Un caso che ha destato parecchio scalpore, quello verificatosi a Chioggia, dove una professoressa di storia e filosofia di una scuola secondaria è stata destituita dall’incarico. Stando a quanto si apprende, la modalità con cui la donna svolgeva il suo lavoro in classe sarebbe risultata “incompatibile con l’insegnamento”.
In un totale di 24 anni di servizio, la professoressa protagonista del caso in questione avrebbe esercitato la sua professione per solamente 4 di essi. Ben 20 anni di assenza dal lavoro, dunque, a cui si sarebbero sommate tecniche di insegnamento contro le quali i suoi alunni hanno finito per ribellarsi.
“Impreparazione, casualità nell’attribuzione dei voti, mancanza dei libri di testo”: queste sono solamente alcune delle accuse che pendevano sulla professoressa, nei confronti della quale è immancabilmente scattata un’ispezione del Miur. Quanto riscontrato in sede di indagine, alla fine, non ha fatto altro che confermare la tesi sostenuta dagli allievi della professoressa “fantasma”.
Professoressa assente da 20 anni su 24: il caso a Chioggia
Ha prestato 4 anni di servizio in un totale di 24 di insegnamento, di cui solamente 4 sono stati i mesi di fila spesi all’interno di una classe. Accusata di assegnare voti in maniera casuale, di disattenzione durante le lezioni, e persino di giungere in aula sprovvista di libri, contro la professoressa di storia e filosofia di una scuola secondaria di Chioggia era scattata l’ispezione del Miur nel 2013.
La donna, per nulla amata dai suoi studenti, era stata riconosciuta colpevole di “incompatibilità con l’esercizio dell’insegnamento”. L’imputata, tuttavia, non aveva affatto accettato la sentenza delle ispettrici del Miur incaricate di controllare il suo operato, arrivando a presentare ricorso in Cassazione. Un verdetto che il giudice di ultima istanza ha però confermato, destituendo l’insegnante con l’accusa di “inettitudine permanente e assoluta”.
Una vicenda che venne portata alla luce proprio dagli alunni della professoressa, destinataria di assegnazioni annuali. L’insegnante, nel presentare ricorso in Cassazione, si era appellata alla “libertà di insegnamento” che aveva descritto come il fondamento del suo modo di fare docenza. Una tesi, tuttavia, che non è servita a convincere il giudice di ultima istanza.

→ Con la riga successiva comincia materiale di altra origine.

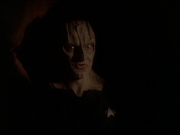 Filename=extant_StarTrek_DS9_7x22-TackingIntoTheWind_1708.jpg
Filesize=97KiB
Dimensions=1200x900
Date added=Jan 22, 2020 extant_StarTrek_DS9_7x22-TackingIntoTheWind_1708.jpg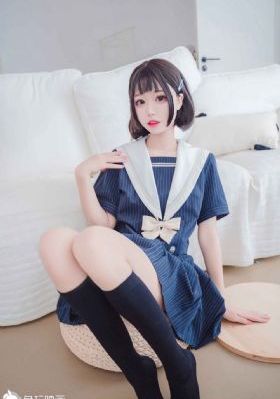 id002在线观看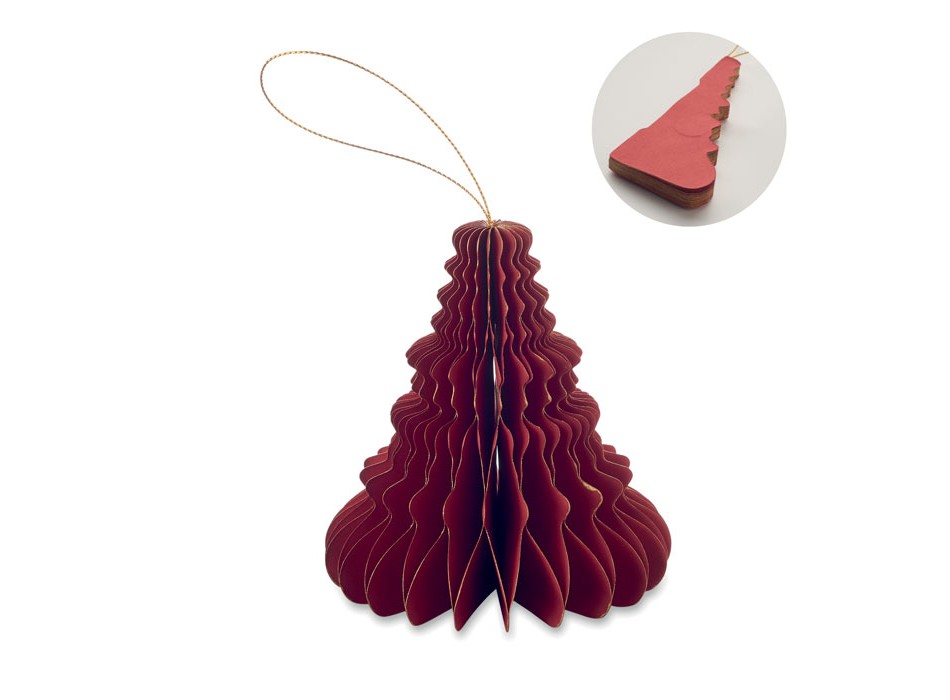 HARMOTREE - Decorazione da appendere FullGadgets.com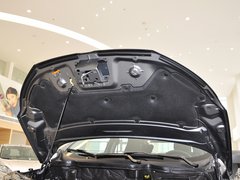 2013款 1.5L DCT 风尚型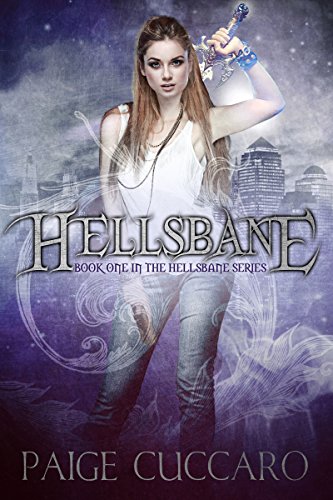 Hellsbane - Click to Buy
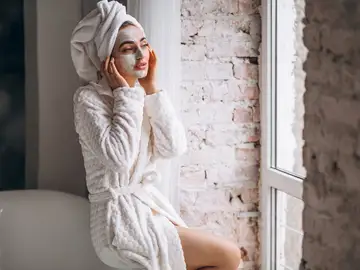 Ayuno cosmético: el método de las expertas para recuperar la salud de la piel sin gastar en cremas Ayuno cosmético: el método de las expertas para recuperar la salud de la piel sin gastar en cremas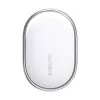 BLUETOOTH XIAOMI TAG  BHR08SPGL (1 PACK) WHITE  OR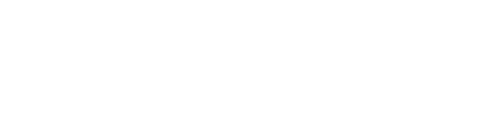 ФИНАМ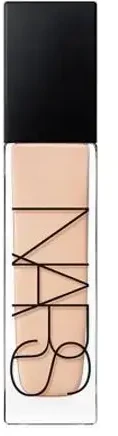 Nars Natural Radiant Longwear Foundation, 30 ml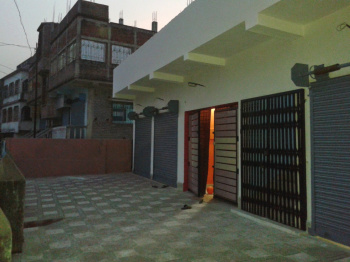  Office Space for Rent in Adra, Purulia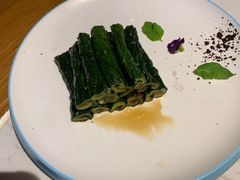 -哈拉海和牛主题餐厅(哈西店)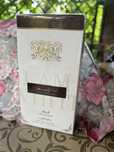 Lattafa Leather eau the parfum 60 ml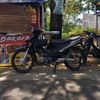 rangga.setiyawan3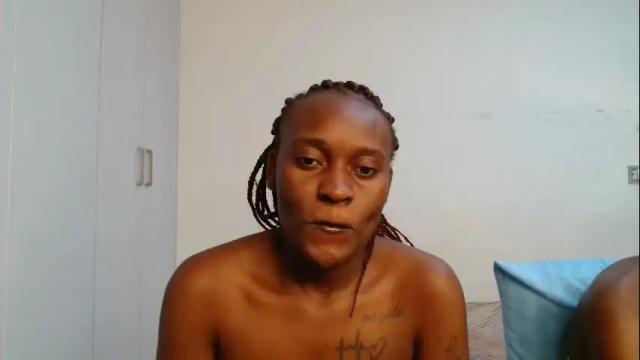 Image 2 of naughty_vixen_ Stream on Chaturbate on 14 days ago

Ad esprimersi sulla questione, il ministro dell’Istruzione Giuseppe Valditara: “Il Ministero si impegnerà sempre più a garantire che l’attività di docenza sia svolta con adeguata professionalità. Ridare autorevolezza agli insegnanti presuppone anche l’autoconsapevolezza della alta dignità del proprio ruolo che ha al centro la persona dello studente”.